「CMF」では、C/Dセグメントの13の新型車のアーキテクチャーをカバーする。エンジンルームモジュールは2種類(High hoodとLow hood)、コックピットモジュールは3種類(High positionとMiddle positionとLow position )、前部モジュールは3種類(Heavy weightとMiddle weightとLight weight)、後部モジュールは3種類(Heavy weightとMiddle weightとLight weight)ある。理論上、2×3×3×3=54種類のモジュールの組み合わせで車を造ることができる。各モジュールを構成する部品には車種の違い応じて適度のバリエーションを持たせるが、原則、同じ部品から造る。

CMFの基本的な考え方
CMFの基本的な考え方

 そして、従来のプラットホーム中心の開発方式と大きく違う点は、「上位統合」という考え方が消えることだ。派生車種をたくさん造るため、これまでは重量が重いミニバンやSUVに耐えられるプラットホーム造る。これが「上位統合」という概念だ。燃費効率の向上を求めて車体を軽量していく方向性とは逆の事態に陥っていた。しかし、燃費効率の良し悪しが商品力を左右する時代になっているため、結局は同じプラットホームなのに軽量化対策で違う部品を設計し、部品の種類が増えてコスト高の大きな要因となる。
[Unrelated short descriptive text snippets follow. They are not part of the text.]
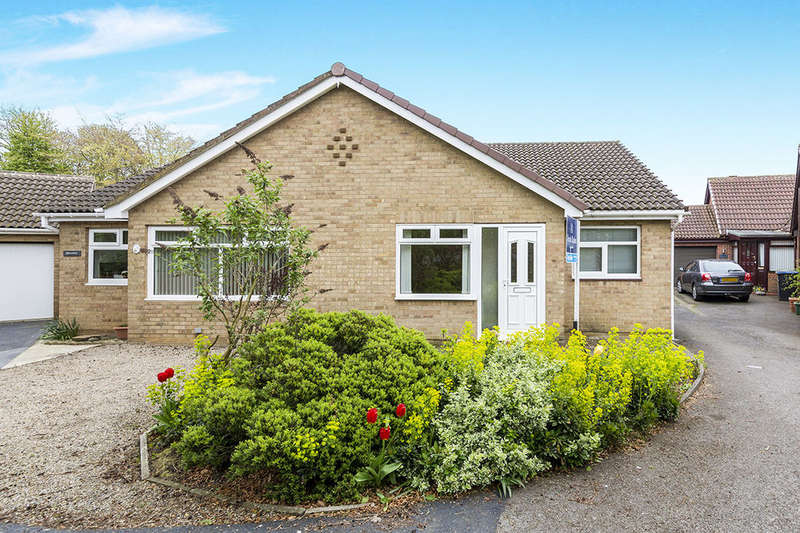 2 Bedrooms Semi Detached Bungalow for sale in Ramsay Drive, Ferryhill, DL17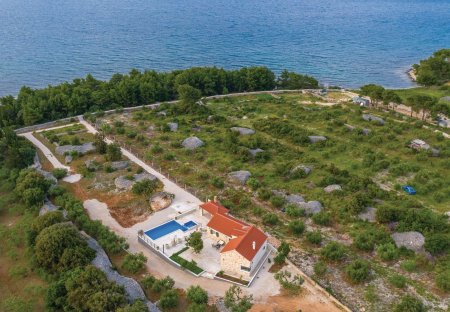 Villa in Supetar, Croatia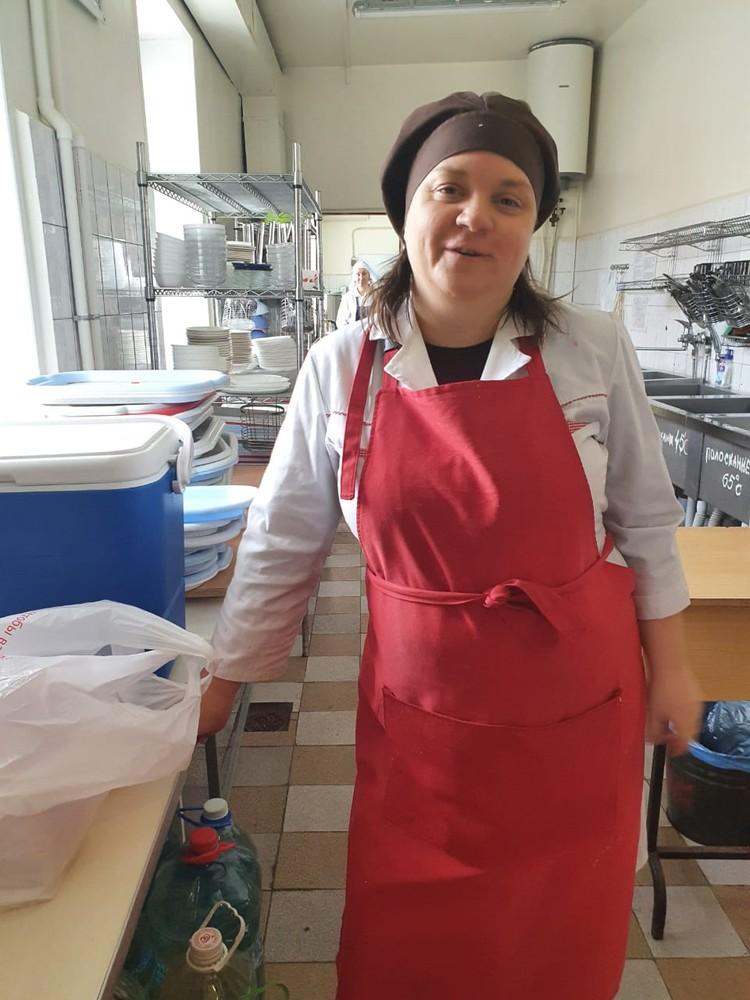 Ольга готовит вкусные горячие обеды для пострадавших от непогоды земляков.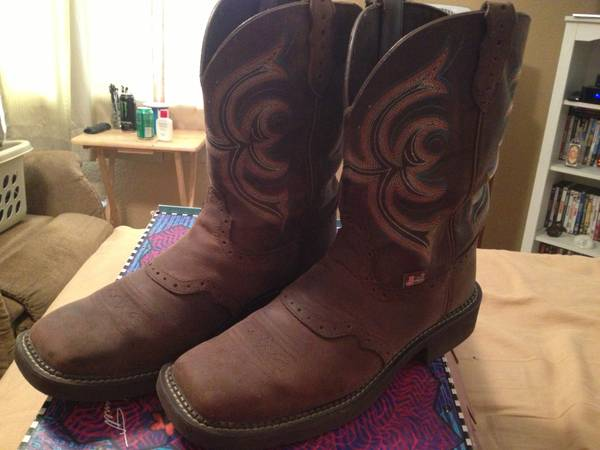 Justin Gypsy Boots (Womens size 11) - $80 (Conroe)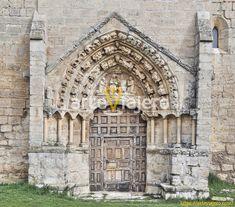 Villaldemiro (Comarca de Odra-Pisuerga, Burgos). La iglesia de este pueblo burgalés luce una bellísima portada de estilo gótico digna de ser visitada. #arteviajero #gótico #burgos #castillayleon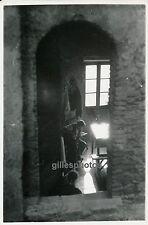 PEILLE c. 1950 - Dans l'Intimité d'une Maison Alpes Maritimes - DIV 2648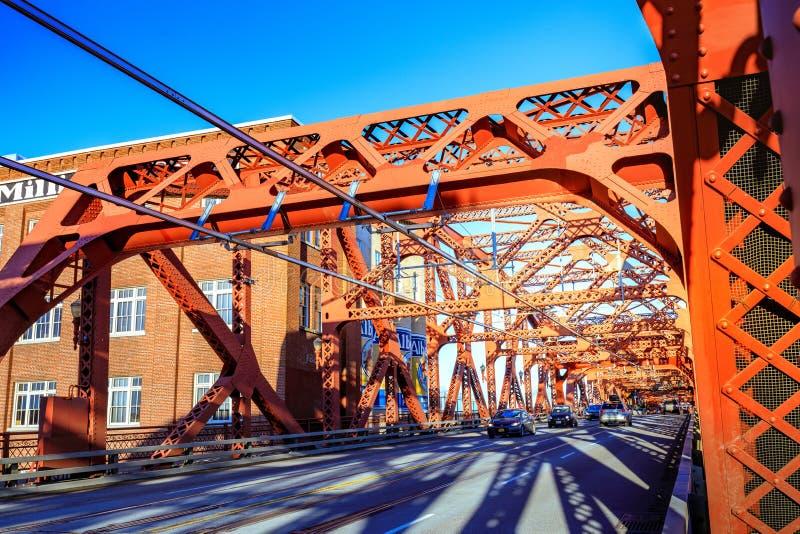A ponte de Broadway em Portland do centro, OU fotos de stock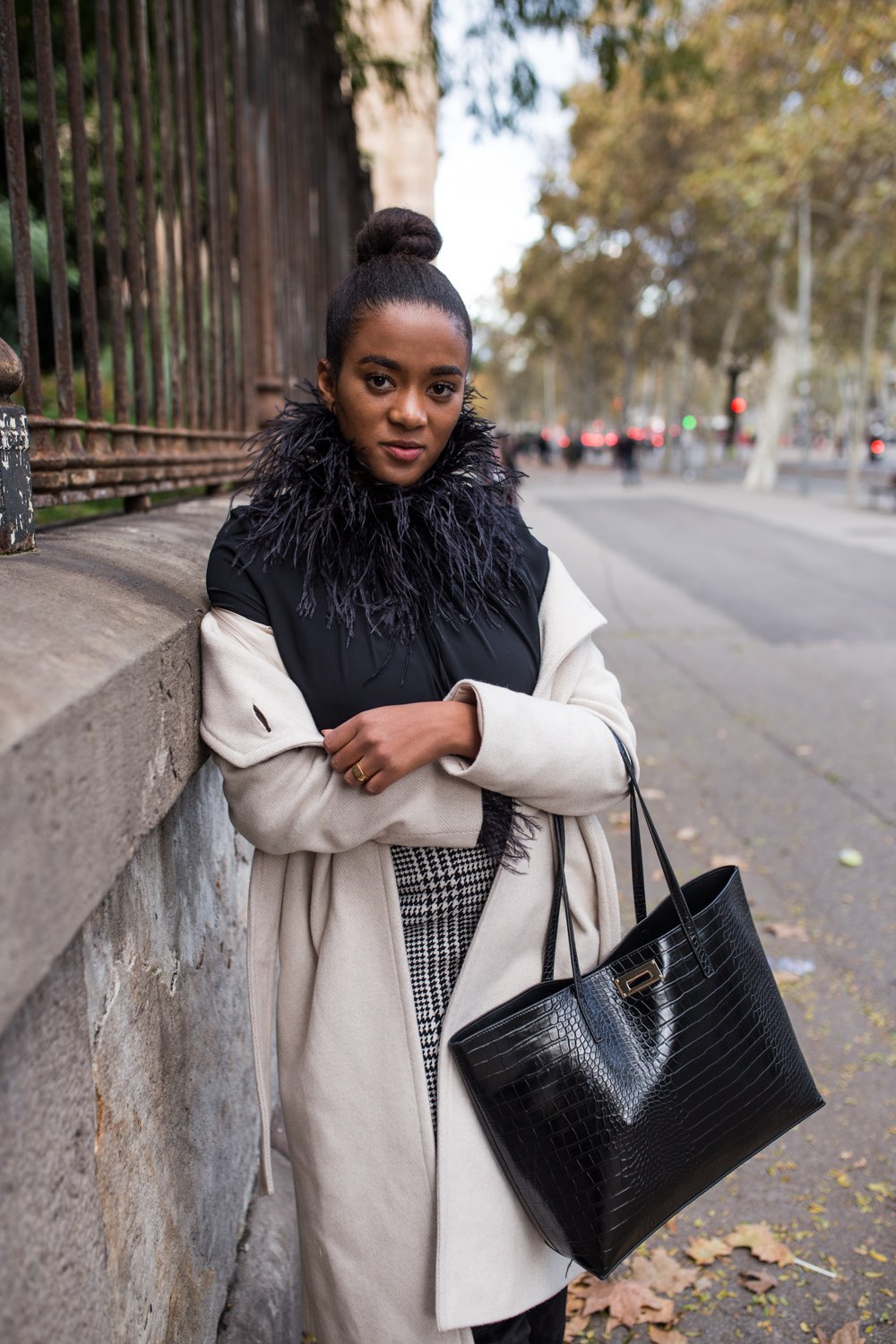 black and white winter outfit, maxi coat in the streets of Barcelona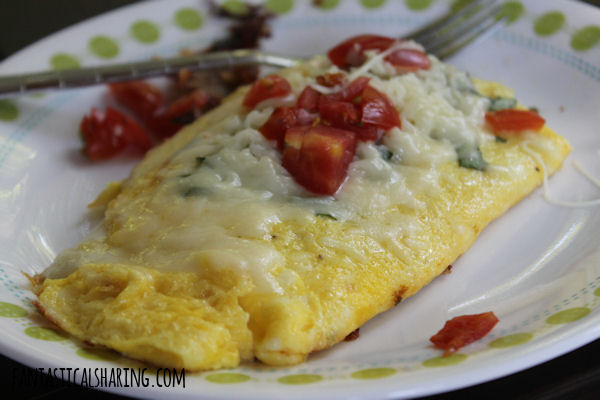 Tomato, Cheese, and Basil Omelet // This caprese-style omelet is the perfect thing to enjoy first thing in the morning! #recipe #caprese #basil #omelet #egg #breakfast
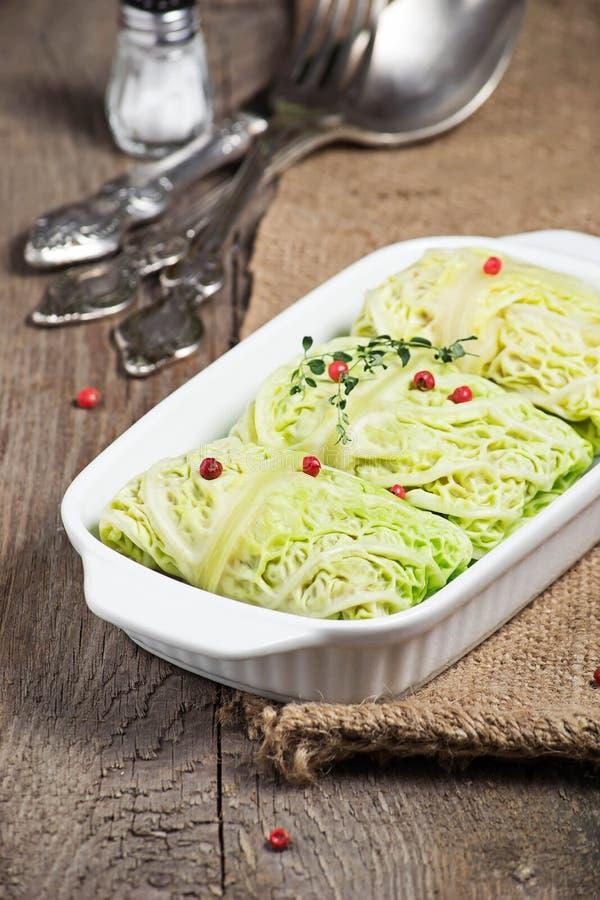 Γεμισμένο λάχανο κραμπολάχανου με το κρέας στοκ εικόνες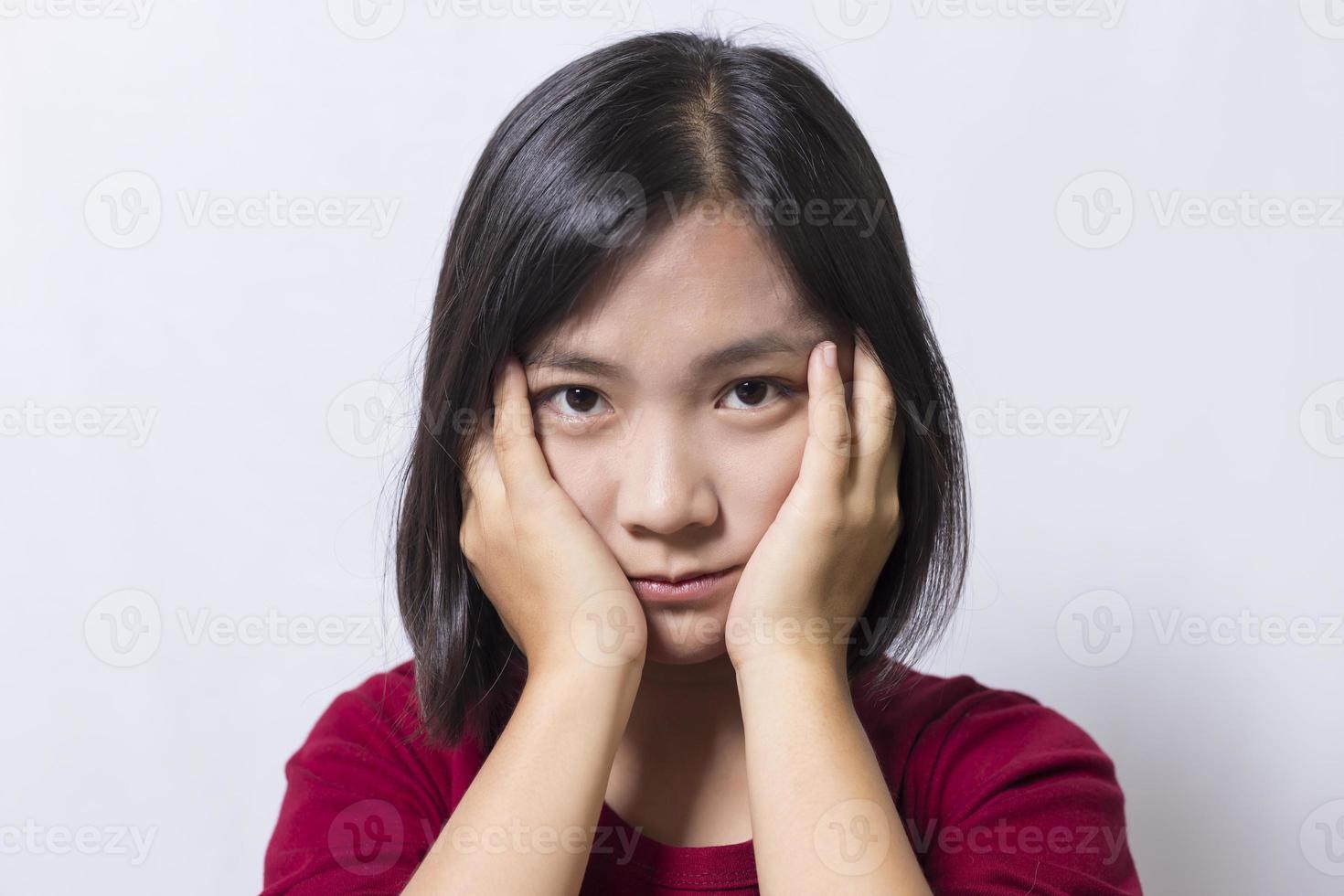 mulher tem dor de cabeça, isolada no fundo branco foto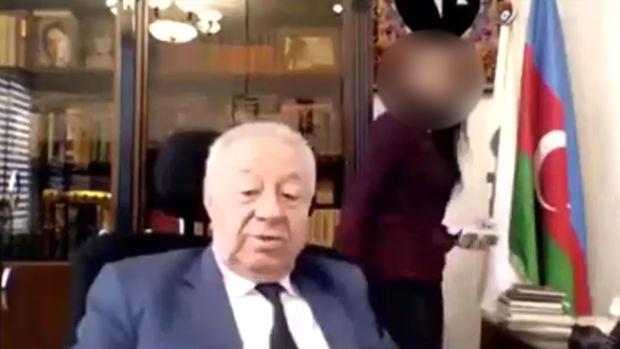 Sabiq deputat Hüseynbala Mirələmovun əxlaqsızlığı – VİDEO
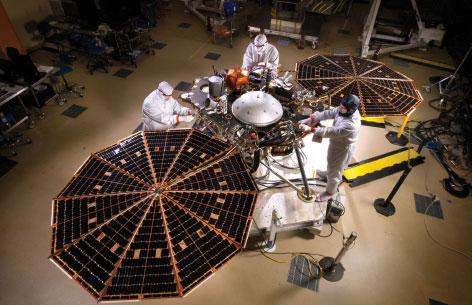 Lockheed Martin Completes Assembly of NASA's InSight Mars Lander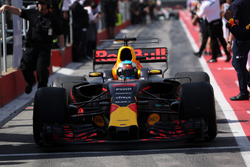 Daniel Ricciardo, Red Bull Racing RB13 arrives in parc ferme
CMFではこうした上位統合の概念を捨て、車体重量が近い車同士で部品の共通化を進めていくことも大きな特徴であろう。

 CMFではこれまで「聖域」とされていた電子の共通化に力を入れたことでも注目される。「プラス1」の部分に当たる電子制御のモジュール開発のことだ。電子制御は、同じ日産社内でもブラックボックス化され、車種間で電子部品の共用化がいつまでたってもできなかった。「機械屋」中心の車体設計から見れば、電子部品のスペックや通信方法は口が出せない世界だったが、ここにメスを入れ、電子制御ユニットのインターフェースや通信のルールといった「電子のアーキテクチャー」を決めた。たとえば、速度調整やエアコンコンプレッサーの制御は、日産ではエンジンの電子制御ユニットで対応していたが、ルノーは別のユニットが制御していたのを統一化した。

 このCMFを推進していくと、車の構造がモジュール製品であるパソコンと似てくる。しかし、違う点もあるし、そこが自動車メーカーの競争力を握る点である。

 パソコンはモジュール部品間のインターフェースを公開しているが、CMFは公開しない。自動車の場合、モジュール間の相互作用が安全や騒音に強く影響するため、シミュレーション技術などを駆使して最も適切な組み合わせを実現させることが自動車メーカーのノウハウである。